I just bought a few to try and I will let you know the results.


----------



## Jgrden (Dec 22, 2012)

Me too. życzenia


----------



## firewhatfire (Dec 22, 2012)

here is the one I just ordered.

FP 950


----------



## yaroslaw (Dec 23, 2012)

firewhatfire said:


> here is the one I just ordered.
> 
> FP 950


He-he, no doubt of quality
I mean, something in price range of Baron/Jr.Gent


----------



## Ted iin Michigan (Dec 23, 2012)

I've done a couple from PSI that would qualify as thin. Their "Traditional" line is a "snap cap" that can be turned quite thin. The cap is touchy and I don't care for it. The other is their "Classic" line. I've done several of these and I like them a lot.


----------



## Jgrden (Dec 25, 2012)

firewhatfire said:


> here is the one I just ordered.
> 
> FP 950



Better lock it up in a safe at night. Expensive. What will you charge for the final product?


----------



## Joe S. (Dec 25, 2012)

I like the psi classic over the new series. Eventually I would like to try modifying it to have somthing more interesting than the flat top.


----------



## cagey44 (Dec 25, 2012)

What about the Vertex? It is thin and nice to hold in the hand. I turned a rollerball today and it works well in a small woman's hand. Not very fancy though, simple and geometric.

Krista G


----------



## firewhatfire (Dec 25, 2012)

The 1st one will be $500.  It is an ordered one for a small organization that will get me some great publicity and potentially published in a magazine.   After that they will go up to $950 with Ivory which is what that one is getting.



Jgrden said:


> firewhatfire said:
> 
> 
> > here is the one I just ordered.
> ...


----------



## Penultimate (Dec 26, 2012)

cagey44 said:


> What about the Vertex? It is thin and nice to hold in the hand. I turned a rollerball today and it works well in a small woman's hand. Not very fancy though, simple and geometric.
> 
> Krista G



I just finished a vertex FP. I can't use it as a daily writer. The cap is a little loose so it feels like it is going to fall off. The transition between the round coupler and the hex FP section is too big for my fingers I can't get a comfortable grip. Also, The hex section doesn't line up with the nib so may fingers don't fit on the hex. 

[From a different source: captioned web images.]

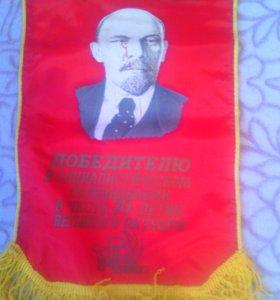 Вымпелы советской эпохи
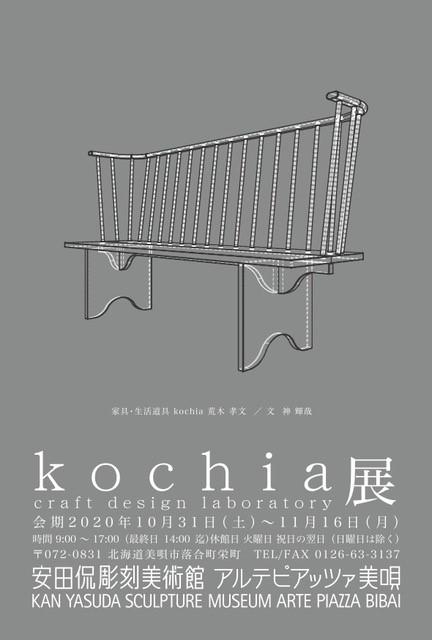 kochia展/山内麻由美写真展 ヤマの記録 -outwoods- 展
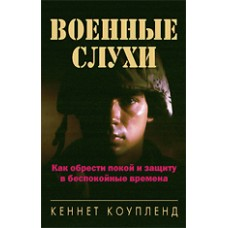 Военные слухи Кеннет Коупленд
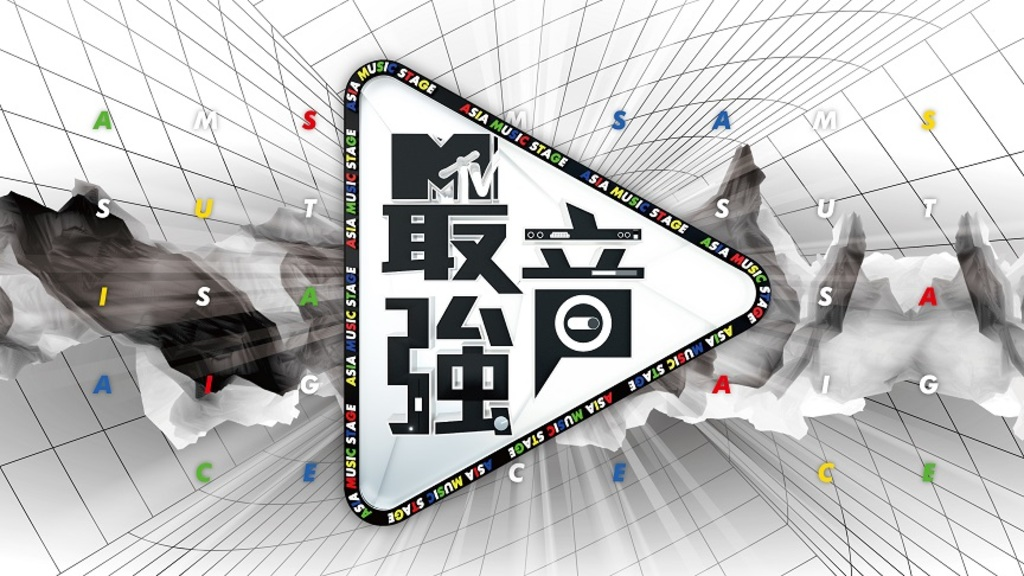 2018 mtv music stage  event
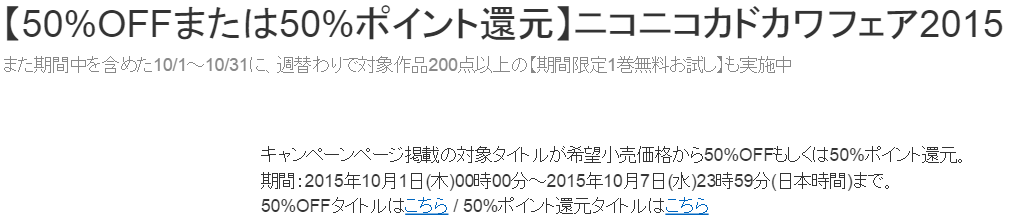 f:id:tonogata:20151001234250p:plain:w400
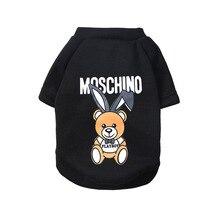 "Cute, Warm ""Moschino"" Winter Chihuahua Hoodie"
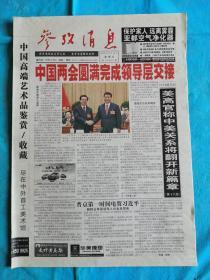 参考消息 2013年3月15日 中国两会圆满完成领导层交接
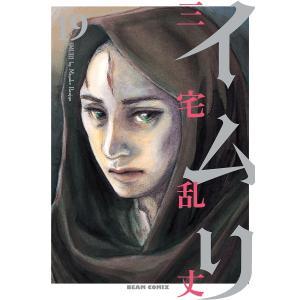 【初回50%OFFクーポン】イムリ (19) 電子書籍版 / 三宅乱丈|ebookjapan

I just ordered a Pristina from Classic Nib. I hope this fits better.


----------



## Richard Gibson (Dec 26, 2012)

I have made a ton of the PSI Classics and really like them. They use a 10mm tube.


----------



## 76winger (Dec 26, 2012)

yaroslaw said:


> Ok, I knew there are several threads here about slim FP(or rollers, for that matter).
> But I'll ask once again, you'll see why.
> 
> Some time ago, when I've started to make fountain pens and rollerballs, I have bought New Series Berea, using comments here.
> ...



This may have been mentioned already, I haven't read all replies yet:

Have you tried the PSI Designer fountain pens? I think they're thinner, but longer. Here's a link to one of them: Designer 24kt Gold & Gun Meal NT Fountain Pen Kit at Penn State Industries

Just be careful which models you're looking at, they have 4 or 5 different models and some are twist type ballpoints. Only the Rollerball and Fountain Pens are removable cap types.


----------



## jfoh (Dec 26, 2012)

Why does PSI do almost everything in 24K but only a few in kits in a more durable plating? Is it all price point to them or does their 24K last longer than everyone else? I do not make 24K kits. Use them all they all rub off too soon. Last thing I want is to make a pen for someone and have them return it and ask why the plating is wearing off in no time. PSI needs to add another gold option or NT on all of their kits. I would buy a lot more from them if they did. Pardon the venting.


----------



## 76winger (Dec 26, 2012)

jfoh said:


> Why does PSI do almost everything in 24K but only a few in kits in a more durable plating? Is it all price point to them or does their 24K last longer than everyone else? I do not make 24K kits. Use them all they all rub off too soon. Last thing I want is to make a pen for someone and have them return it and ask why the plating is wearing off in no time. PSI needs to add another gold option or NT on all of their kits. I would buy a lot more from them if they did. Pardon the venting.



I've not read who does what in this regard, so someone can chime in and add some additional insight hopefully. 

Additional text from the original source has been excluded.